To this end, the Commonwealth Scientific Industrial Research Organization (CSIRO) is conducting research, and hopes to establish safe, sustainable, and environmentally responsible CSG operations through comprehensive management and monitoring practices based on sound science.

Some of the primary environmental issues CSIRO outlined are the quantity of water produced, water quality and treatment, water use and disposal, groundwater contamination, and infrastructure footprint.

Despite the pushback, several companies are active in CSG development in Australia. Some are luckier than others. According to the Barrel Blog on Platts, both Santos and Origin Oil hold leases on ranchland and compensate ranchers for any disruption.
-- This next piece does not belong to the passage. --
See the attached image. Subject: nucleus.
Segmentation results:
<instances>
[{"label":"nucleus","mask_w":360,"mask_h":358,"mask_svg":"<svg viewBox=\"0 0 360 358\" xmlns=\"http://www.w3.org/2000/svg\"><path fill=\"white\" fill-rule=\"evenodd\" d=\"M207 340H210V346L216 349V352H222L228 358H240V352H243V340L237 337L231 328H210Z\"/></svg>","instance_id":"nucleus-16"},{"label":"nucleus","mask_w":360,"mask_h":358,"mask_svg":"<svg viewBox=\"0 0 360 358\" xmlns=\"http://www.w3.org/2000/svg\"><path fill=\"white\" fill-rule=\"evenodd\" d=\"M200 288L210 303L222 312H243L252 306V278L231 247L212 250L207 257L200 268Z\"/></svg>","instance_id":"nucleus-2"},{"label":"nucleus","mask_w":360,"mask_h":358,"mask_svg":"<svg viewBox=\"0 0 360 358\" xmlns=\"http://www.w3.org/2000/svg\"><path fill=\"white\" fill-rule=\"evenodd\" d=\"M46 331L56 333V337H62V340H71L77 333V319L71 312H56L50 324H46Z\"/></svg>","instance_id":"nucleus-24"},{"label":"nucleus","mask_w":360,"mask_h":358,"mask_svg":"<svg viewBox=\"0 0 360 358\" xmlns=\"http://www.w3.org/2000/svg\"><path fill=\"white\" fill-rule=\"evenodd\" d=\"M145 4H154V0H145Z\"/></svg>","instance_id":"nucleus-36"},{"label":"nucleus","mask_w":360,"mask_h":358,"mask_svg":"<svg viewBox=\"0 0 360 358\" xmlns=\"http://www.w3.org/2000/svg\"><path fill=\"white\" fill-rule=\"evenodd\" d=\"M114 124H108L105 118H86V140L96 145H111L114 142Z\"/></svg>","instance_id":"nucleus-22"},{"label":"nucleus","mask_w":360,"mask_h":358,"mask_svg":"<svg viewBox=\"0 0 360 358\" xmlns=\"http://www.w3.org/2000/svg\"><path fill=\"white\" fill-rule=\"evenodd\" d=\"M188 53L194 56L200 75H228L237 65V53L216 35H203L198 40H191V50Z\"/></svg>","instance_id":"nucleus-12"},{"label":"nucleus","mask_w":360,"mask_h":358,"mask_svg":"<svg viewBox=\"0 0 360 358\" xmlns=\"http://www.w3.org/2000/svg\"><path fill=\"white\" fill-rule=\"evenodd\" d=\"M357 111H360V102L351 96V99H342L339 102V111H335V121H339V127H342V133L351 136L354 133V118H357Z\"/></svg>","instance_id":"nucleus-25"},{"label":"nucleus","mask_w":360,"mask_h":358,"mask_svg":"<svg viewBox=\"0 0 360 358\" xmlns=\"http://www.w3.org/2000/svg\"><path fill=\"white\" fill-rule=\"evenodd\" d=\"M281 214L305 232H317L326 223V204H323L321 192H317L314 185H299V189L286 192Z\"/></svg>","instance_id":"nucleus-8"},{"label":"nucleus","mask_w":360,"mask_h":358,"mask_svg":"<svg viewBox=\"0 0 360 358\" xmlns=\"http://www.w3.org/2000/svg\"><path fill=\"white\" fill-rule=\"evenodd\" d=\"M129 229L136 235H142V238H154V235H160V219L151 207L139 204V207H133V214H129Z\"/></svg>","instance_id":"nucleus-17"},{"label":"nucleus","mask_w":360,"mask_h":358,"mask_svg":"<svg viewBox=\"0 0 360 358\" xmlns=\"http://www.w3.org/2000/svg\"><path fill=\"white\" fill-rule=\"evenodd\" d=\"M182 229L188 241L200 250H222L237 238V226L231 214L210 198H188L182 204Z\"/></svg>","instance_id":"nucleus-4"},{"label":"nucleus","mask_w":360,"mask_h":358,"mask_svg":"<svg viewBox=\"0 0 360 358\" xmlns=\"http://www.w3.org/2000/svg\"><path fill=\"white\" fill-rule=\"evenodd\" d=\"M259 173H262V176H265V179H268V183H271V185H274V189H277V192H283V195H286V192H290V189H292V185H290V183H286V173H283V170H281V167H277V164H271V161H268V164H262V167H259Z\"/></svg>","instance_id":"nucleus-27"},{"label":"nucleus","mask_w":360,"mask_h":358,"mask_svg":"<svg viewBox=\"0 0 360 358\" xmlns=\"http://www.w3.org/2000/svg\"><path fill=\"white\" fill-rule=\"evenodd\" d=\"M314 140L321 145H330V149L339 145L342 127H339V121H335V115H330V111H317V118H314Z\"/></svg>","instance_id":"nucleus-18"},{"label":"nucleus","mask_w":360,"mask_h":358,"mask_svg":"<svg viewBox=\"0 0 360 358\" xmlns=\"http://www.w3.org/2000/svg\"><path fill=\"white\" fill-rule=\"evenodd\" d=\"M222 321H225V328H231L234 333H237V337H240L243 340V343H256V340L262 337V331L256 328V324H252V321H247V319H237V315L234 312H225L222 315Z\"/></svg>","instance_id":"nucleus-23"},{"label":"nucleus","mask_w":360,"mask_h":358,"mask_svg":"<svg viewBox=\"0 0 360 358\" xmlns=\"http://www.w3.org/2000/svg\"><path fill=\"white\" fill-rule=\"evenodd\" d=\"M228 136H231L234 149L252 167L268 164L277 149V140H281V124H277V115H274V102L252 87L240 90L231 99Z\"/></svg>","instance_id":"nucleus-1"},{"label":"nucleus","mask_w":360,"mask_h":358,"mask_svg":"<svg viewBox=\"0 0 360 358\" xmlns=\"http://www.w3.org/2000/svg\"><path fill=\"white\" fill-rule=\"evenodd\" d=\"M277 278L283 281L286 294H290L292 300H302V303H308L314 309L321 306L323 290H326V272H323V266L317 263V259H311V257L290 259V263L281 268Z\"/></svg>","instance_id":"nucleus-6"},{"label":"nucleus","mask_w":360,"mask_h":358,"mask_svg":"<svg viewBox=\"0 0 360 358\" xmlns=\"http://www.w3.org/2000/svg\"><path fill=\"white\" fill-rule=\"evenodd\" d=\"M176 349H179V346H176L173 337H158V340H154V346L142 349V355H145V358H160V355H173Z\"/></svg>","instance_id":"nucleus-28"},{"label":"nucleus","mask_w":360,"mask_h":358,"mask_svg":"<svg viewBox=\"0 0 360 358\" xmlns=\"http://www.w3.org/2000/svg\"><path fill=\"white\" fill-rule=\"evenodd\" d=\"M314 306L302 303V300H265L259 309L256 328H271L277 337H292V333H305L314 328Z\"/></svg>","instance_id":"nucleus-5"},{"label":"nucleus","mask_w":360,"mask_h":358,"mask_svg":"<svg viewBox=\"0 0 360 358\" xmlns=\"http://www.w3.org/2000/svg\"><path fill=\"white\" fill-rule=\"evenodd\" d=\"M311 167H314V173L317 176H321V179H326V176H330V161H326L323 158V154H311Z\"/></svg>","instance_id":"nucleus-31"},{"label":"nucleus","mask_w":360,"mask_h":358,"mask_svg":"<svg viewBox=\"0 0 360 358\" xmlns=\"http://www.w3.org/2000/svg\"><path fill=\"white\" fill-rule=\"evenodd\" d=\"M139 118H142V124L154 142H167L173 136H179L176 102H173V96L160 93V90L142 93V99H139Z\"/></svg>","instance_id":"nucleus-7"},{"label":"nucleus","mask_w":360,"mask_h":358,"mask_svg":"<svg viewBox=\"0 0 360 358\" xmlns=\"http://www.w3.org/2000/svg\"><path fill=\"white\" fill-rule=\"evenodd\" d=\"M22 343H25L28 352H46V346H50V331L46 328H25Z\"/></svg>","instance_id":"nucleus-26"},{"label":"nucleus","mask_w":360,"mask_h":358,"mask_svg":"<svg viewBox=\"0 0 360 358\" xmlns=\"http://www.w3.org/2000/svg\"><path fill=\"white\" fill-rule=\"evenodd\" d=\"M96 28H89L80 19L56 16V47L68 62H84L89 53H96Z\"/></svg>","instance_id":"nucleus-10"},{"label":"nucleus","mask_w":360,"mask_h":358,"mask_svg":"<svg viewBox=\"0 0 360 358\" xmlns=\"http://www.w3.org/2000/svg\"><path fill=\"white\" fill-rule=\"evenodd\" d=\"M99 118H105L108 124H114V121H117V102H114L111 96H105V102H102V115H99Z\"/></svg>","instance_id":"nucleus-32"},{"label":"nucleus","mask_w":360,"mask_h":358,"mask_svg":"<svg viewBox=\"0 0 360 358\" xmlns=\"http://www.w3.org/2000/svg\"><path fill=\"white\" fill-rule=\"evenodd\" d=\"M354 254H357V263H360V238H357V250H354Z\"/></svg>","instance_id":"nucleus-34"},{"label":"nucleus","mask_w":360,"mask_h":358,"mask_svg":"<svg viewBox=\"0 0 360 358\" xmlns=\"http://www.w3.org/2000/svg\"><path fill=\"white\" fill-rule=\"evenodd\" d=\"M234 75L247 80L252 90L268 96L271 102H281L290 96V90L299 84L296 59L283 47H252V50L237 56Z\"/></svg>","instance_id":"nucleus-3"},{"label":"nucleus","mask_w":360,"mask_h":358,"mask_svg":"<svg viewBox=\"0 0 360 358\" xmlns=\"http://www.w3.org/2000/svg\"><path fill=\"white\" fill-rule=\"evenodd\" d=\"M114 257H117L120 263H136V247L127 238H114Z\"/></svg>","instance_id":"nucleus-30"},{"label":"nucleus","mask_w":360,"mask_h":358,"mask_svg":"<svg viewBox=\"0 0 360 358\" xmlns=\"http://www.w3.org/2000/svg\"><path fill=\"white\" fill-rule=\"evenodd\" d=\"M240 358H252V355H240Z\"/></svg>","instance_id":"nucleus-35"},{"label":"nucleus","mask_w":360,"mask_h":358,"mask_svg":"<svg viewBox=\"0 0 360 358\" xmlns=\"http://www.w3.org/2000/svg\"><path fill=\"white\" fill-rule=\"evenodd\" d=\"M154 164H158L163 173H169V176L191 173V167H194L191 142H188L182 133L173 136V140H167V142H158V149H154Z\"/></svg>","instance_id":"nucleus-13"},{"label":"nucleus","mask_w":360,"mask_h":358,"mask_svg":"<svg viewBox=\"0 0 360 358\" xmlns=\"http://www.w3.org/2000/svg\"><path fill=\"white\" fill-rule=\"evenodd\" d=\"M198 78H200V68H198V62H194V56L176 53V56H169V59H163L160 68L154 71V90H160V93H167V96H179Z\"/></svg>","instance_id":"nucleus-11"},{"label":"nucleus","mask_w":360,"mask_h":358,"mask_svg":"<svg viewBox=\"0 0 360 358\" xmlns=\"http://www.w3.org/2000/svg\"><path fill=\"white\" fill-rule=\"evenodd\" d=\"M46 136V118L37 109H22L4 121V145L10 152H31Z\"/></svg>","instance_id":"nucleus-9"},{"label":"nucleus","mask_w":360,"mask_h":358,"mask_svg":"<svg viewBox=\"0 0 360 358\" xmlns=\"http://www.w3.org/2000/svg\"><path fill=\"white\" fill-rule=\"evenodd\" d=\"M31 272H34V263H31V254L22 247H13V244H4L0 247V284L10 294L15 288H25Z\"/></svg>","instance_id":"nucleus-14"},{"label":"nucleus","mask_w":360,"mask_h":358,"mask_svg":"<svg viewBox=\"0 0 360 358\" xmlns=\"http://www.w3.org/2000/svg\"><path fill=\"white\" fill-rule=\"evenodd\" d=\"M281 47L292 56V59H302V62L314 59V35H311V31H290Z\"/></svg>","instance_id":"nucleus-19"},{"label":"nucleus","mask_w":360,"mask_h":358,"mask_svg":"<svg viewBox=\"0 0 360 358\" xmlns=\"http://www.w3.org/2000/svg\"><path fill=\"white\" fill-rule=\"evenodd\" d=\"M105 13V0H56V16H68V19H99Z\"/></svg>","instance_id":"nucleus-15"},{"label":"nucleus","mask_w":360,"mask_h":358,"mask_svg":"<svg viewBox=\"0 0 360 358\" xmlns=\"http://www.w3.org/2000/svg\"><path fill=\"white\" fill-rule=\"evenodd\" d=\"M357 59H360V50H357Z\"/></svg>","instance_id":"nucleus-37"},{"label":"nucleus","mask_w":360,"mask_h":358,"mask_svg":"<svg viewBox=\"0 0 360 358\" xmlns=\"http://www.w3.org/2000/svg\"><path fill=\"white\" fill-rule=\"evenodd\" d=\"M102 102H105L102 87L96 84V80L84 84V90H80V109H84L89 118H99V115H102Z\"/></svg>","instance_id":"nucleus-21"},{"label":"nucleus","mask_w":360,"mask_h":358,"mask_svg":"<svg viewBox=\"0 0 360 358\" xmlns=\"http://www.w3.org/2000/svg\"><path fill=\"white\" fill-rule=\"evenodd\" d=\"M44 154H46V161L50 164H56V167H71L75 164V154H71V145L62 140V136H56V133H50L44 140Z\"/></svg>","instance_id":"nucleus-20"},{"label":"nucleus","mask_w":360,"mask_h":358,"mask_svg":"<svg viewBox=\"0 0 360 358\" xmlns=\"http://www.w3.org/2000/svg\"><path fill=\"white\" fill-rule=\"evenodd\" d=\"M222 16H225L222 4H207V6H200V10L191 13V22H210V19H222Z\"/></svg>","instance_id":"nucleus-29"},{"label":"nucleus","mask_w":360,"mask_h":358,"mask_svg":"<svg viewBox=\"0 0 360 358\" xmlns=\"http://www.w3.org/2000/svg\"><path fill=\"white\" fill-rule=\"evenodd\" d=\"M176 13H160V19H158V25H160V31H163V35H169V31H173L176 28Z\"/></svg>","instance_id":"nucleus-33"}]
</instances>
Arrow and QGC, on the other hand, have acreage on cropland and face more opposition from landowners.

Origin has the longest track record in CSG, drilling its first exploration well in Queensland in 1993. Today it is the leading producer in Australia. With partners ConocoPhillips and Sinopec, Origin is developing the Australia Pacific LNG project, a two-train LNG facility that will export to markets in Asia.

“As a part of its project, Australia Pacific LNG is developing CSG resources in Queensland’s Surat and Bowen basins and building a pipeline to connect the gas fields to an LNG facility on Curtis Island,” the company noted in an email reply to questions.

Studying shales in China

Despite the Chinese government’s ambitious goals to increase shale gas production by 2020, the country has a long and steep learning curve ahead of it. But already inroads are being made to study China’s vast shale gas potential.

In a presentation at the recent European Association of Geoscientists and Engineers annual meeting, Yusheng Zhang from BGP discussed his company’s studies into a seismic fracture facies evaluation workflow for shale gas reservoirs and its application on a 100-sq-km (62-sq-mile) 3-D survey over the Block MA shale gas exploration area.

Researchers developed the “Kohonen neural network self-organization mapping” (KSOM) technique to classify the high-dimensional data volumes in a nonlinear pattern to reflect different seismic responses. The six primary attributes – coherence, maximum and minimum curvature, shape index curvature, instantaneous dip, and dip azimuth – were input into the neural network and in return created a quality control mechanism for the KSOM results. Based on the classifications provided by this analysis, researchers were able to establish five kinds of microfracture facies.

Zhang and his colleagues concluded that the KSOM technique was able to classify and identify these facies, thus helping to predict the development and distribution of gas-rich zones in the reservoir.